- Task goal:
In the church un-testimony post, to what city did the girl's family move when she was ten?

-------- Supplied passage --------

Monday, April 07, 2008

An Un-Testimony - How a girl became happy not to be in church

[HT: C. Michael Patton]

Below is the un-testimony of a girl who be came an un-believer. You might say from being a Church-ian to being Un-Churched. It is a sad story worthy of our tears. This is the story of a girl who struggled with lesbian attraction. Her church background would have been irrelevant. I think this is what happens when people are hounded by the Law but no Gospel. How do you think we should respond to her? She could be listening, what would you say to her?


“I realized at an early age that something was very wrong with the Baptist church I went to. It was pretty bad when a eight year old child can tell a place is corrupt.

My first of many churches was in north Alabama, a very horrid and dim place where half the population cannot read or write. At the early age of four I was taught that homosexuality was wrong, and if you were you would go straight to hell. In fact, you would go straight to hell for lots of things it seemed.

If you read anything by Darwin, you were doomed.

If you talked back to your husband, then I hope you enjoy fire.

If you think about sex you are a dirty whore and you will go to hell.

The place was really more like a cult then anything. The people were brainwashed into believing that everything they did was evil.

Luckily we moved from there, not long after we found out that a small religious faction that had developed in the town was over throwing the pastor because his daughter was a lesbian.

We moved to Montgomery when I was ten, which was when the big topic of the 10 commandments being in the capitol building was being disputed, and I think that was the real start of my fall from faith. Not from the big deal that society was making out of religion, but from the new church that I had become a part of making such a huge deal.. I remember my preacher saying loudly at the top of his lungs one Sunday morning as I sat in the pew hanging on his every word, that the only reason that the people were protesting was because they were dirty, filthy atheist homosexuals. I thought to myself “Why would they care though? It’s not hurting anyone if it is or is not in there.”

As I grew older I began to learn new things about myself that worried me: I liked girls. I had always grown up learning that if I did like girls, I would go to hell and god wouldn’t love me anymore because I was an abomination. I struggled with the issue for a year before coming out to my best friend. She said she did not agree, but swore to never tell anyone. I felt better finally letting someone know that I am a lesbian. That Wednesday I went to church like I always had since I was eleven, and I walked over to the preacher who was a friend of mine and said “Hello.” and he would not speak to me. He looked through me like I was not even there.

-------- Information given --------

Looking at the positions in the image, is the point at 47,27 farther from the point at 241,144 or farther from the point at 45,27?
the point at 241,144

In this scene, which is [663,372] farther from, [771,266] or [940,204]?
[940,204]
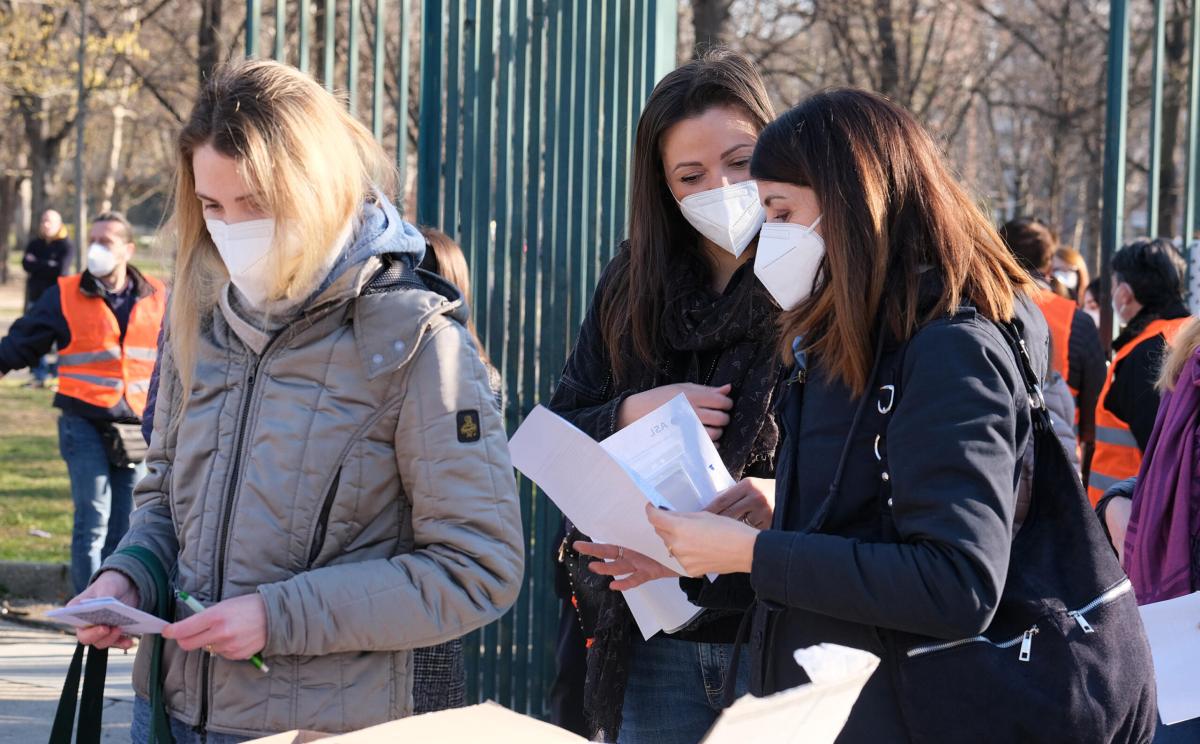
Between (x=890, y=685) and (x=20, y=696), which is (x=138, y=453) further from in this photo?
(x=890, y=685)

--------
-------- Information given --------

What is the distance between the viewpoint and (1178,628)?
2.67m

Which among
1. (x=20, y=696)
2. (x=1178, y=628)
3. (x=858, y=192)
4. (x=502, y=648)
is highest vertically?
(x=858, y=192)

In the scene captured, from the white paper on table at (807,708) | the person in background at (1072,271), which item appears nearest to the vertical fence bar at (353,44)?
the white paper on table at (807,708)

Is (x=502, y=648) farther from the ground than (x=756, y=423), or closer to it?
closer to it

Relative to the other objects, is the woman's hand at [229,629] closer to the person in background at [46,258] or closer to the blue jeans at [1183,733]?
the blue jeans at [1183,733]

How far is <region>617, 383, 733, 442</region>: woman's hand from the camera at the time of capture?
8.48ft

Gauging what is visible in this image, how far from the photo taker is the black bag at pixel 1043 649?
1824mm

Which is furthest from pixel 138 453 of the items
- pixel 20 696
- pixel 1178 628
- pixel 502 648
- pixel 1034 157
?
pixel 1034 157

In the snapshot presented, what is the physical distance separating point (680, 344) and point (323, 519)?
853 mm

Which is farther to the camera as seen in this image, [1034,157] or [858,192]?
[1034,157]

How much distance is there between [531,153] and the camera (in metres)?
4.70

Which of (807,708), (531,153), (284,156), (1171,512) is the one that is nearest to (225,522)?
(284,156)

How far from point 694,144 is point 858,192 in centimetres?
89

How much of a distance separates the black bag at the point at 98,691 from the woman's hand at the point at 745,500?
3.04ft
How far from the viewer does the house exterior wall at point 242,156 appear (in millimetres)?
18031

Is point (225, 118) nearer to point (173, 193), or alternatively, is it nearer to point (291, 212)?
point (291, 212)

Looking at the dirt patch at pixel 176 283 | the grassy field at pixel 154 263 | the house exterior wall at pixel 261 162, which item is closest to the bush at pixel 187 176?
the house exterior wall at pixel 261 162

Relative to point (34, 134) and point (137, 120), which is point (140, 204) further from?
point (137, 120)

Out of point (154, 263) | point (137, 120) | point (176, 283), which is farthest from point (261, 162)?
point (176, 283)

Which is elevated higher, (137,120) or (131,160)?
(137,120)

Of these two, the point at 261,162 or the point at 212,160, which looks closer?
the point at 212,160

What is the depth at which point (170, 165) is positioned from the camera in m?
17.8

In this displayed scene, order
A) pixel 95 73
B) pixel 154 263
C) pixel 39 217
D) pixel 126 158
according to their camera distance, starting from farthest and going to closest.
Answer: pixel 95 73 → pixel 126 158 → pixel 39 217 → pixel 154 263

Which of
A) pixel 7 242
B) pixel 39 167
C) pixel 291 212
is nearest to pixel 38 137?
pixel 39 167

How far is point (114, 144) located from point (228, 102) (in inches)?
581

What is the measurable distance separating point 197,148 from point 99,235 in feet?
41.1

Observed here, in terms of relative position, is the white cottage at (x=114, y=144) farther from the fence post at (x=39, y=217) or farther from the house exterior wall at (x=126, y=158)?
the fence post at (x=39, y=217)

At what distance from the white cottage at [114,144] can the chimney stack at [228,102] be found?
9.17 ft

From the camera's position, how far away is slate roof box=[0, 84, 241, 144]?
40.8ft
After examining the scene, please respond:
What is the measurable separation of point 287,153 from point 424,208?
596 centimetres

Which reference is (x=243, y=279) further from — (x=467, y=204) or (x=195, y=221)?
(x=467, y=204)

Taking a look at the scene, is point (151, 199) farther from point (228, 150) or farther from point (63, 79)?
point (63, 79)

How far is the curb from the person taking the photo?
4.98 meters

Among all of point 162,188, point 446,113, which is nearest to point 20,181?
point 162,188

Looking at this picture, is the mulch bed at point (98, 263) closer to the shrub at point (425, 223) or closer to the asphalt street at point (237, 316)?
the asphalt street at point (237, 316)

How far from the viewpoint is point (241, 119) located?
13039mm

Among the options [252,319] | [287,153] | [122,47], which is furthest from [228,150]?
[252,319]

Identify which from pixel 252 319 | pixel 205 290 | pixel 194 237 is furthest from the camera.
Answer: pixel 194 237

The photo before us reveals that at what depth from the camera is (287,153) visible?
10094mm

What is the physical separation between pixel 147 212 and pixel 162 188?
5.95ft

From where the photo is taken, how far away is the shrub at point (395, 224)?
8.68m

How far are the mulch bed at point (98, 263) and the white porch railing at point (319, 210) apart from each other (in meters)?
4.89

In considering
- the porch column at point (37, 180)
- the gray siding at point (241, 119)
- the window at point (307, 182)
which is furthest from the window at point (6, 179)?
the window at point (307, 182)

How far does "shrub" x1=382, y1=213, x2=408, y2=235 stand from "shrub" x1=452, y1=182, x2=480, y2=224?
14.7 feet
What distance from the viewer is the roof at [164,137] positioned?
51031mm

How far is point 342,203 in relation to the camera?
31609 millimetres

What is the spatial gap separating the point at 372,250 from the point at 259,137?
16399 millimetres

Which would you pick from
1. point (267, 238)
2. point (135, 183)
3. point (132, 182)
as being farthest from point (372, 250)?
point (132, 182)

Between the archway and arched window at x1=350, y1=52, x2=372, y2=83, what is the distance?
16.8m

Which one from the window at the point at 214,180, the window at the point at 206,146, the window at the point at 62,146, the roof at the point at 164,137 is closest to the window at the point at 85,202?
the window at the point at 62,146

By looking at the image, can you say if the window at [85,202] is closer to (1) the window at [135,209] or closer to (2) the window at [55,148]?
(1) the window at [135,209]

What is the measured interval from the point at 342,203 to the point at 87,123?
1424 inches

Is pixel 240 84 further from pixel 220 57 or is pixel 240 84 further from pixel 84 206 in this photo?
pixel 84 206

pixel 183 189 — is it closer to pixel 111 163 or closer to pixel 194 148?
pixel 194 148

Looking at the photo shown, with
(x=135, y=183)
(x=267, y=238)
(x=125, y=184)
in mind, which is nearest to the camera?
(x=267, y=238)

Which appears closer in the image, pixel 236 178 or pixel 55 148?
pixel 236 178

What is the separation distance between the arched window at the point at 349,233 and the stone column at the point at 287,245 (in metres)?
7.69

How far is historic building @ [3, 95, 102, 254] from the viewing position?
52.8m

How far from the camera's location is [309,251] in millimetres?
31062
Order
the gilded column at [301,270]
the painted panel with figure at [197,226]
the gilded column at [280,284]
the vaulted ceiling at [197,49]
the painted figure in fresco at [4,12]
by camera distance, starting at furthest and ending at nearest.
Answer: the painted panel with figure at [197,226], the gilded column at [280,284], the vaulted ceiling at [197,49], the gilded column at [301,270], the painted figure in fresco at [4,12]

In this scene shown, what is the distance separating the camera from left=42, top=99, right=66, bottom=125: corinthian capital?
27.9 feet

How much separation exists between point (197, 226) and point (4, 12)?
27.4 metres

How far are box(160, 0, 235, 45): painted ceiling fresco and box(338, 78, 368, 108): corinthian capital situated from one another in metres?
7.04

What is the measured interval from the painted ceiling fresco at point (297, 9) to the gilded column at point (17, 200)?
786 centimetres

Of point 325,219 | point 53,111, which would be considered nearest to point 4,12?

--------
-------- Information given --------

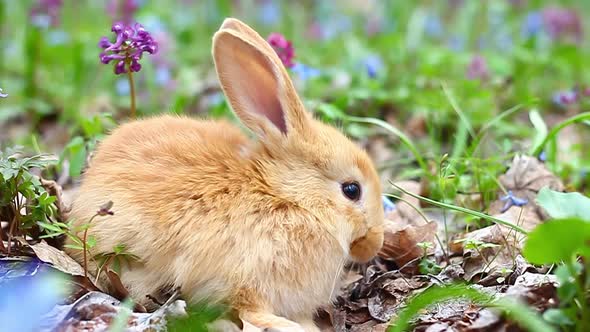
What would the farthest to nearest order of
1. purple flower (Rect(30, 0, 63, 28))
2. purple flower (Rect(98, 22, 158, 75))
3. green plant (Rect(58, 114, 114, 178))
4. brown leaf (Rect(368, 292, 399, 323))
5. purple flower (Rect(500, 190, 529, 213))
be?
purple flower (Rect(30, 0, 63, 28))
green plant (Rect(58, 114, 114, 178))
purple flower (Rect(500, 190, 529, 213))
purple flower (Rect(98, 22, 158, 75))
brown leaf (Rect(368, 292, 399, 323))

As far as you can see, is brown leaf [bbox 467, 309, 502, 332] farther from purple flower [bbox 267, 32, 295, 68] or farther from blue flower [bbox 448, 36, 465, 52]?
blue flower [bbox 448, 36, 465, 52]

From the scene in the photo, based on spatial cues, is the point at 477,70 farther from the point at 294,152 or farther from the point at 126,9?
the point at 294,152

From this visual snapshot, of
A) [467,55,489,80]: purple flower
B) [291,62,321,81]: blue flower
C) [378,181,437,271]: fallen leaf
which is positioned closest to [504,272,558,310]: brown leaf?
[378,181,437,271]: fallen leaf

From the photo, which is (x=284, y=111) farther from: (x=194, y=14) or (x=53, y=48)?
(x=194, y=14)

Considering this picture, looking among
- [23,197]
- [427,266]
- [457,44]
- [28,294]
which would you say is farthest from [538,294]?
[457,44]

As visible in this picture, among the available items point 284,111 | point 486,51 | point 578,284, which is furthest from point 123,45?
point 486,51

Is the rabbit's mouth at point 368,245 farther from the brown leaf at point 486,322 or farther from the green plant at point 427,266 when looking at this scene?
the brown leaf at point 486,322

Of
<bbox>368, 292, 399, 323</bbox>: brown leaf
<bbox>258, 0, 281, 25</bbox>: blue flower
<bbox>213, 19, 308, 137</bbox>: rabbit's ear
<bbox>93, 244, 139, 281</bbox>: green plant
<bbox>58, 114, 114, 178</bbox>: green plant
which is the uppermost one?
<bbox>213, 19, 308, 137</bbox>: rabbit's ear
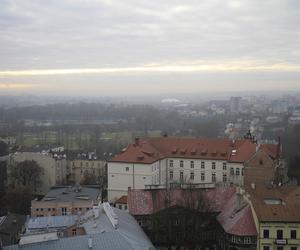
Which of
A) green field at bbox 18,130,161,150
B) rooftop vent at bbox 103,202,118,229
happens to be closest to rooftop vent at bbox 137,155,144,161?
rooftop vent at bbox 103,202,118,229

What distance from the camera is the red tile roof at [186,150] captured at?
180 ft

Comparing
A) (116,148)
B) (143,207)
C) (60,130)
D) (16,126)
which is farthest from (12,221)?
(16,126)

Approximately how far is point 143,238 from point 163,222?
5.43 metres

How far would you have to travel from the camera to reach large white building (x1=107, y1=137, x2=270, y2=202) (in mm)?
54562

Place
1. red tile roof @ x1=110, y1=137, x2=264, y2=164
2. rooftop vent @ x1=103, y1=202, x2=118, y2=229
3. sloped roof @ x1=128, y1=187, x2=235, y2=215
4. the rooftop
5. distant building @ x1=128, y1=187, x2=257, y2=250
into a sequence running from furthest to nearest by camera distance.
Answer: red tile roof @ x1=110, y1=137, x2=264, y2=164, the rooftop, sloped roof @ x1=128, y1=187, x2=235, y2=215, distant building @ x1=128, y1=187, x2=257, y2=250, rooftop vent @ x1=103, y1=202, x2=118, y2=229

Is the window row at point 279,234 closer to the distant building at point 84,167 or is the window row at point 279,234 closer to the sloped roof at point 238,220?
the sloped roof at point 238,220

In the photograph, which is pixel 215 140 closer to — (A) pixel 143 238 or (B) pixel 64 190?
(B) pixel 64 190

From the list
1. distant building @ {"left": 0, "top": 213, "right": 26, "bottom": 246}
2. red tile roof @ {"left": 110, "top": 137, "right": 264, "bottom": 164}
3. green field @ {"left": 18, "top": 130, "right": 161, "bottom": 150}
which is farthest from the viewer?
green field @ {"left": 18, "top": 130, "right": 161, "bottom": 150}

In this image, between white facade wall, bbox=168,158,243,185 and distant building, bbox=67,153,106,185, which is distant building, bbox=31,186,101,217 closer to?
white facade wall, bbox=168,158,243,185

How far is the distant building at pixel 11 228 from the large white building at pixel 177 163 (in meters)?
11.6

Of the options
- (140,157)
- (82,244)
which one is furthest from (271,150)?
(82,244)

--------

- Task result:
Montgomery